Inside Look: Cook County Jail's Mental Health Dorm
(CBS) – Division Two: That's where patients with mental illness are usually housed at Cook County Jail.
And for many, the only psychiatric care they ever get is when they are incarcerated.
Sheriff Tom Dart invited CBS 2's Mike Puccinelli to get an inside look at what going on at the jail.
It's never been seen on TV before, Dorm 2 in Cook County Jail's Division 2. It's where most of the jail's mentally ill inmates are housed. Inmates like Stephan Brandon, who's in for stealing liquor.
"When I get too anxious, I drink liquor to take the edge off," he says.
And he gets anxious when he's not on his medication to treat bi-polar disorder. But staying on his meds can be difficult, because Brandon is homeless.

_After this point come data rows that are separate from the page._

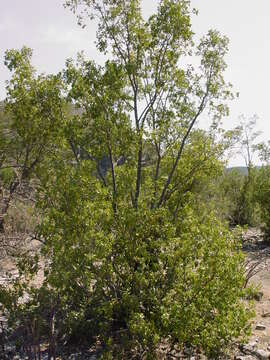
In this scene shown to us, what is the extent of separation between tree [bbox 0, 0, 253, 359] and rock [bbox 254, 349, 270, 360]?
431mm

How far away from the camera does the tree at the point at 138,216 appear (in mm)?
5551

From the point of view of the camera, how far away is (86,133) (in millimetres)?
7422

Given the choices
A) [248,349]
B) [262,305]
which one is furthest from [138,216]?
[262,305]

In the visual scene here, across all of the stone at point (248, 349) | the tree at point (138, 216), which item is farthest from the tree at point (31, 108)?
the stone at point (248, 349)

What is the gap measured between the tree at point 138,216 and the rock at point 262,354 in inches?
17.0

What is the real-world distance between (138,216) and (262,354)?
3147mm

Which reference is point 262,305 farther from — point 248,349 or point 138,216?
point 138,216

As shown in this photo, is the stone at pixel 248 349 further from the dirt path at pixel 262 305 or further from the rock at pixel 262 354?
the dirt path at pixel 262 305

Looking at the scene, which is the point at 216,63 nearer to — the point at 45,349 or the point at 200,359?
the point at 200,359

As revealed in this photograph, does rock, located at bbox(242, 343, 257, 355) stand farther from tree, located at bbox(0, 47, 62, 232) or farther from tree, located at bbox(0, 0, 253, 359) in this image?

"Sometimes people steal my medication because it's a controlled substance," he says.
So, Brandon self-medicates by drinking. And if he can't afford the alcohol he steals it.
Alex Hawkins McFarland says he also had to resort to theft.
"This incarceration was a result of me not being able to get my medication," he says.
For many mentally ill inmates, being in jail is the only time they get regular treatment and their medications.
But the need is tremendous. Just ask Kimberlie Kuehne, who meets with inmates as they're checked in.
"Seventy percent of the women I met with today were mentally ill," she says.
Sheriff Dart says up to 35 percent of the inmates are suffering from some form of mental illness.
He now calls his jail one of the country's largest mental-health facilities.
"We're the ones that get to send them back out in the streets with no hope of anywhere to stay, no hope of any type of active care about their medication, nothing," he says.
It worries Brandon, too, because he fears what will happen when he returns to his home on the streets.
"I'm high-functioning. But when I don't take my medication I'm a mess," he says.
Treating these patients in the jail easily cost $150 a day. Dart says having more facilities for in-patient and community care would be cheaper and more effective.
Funding for mental health services has dropped over the last five years, but plans are in the works for the state to spend $25 million more in this fiscal year.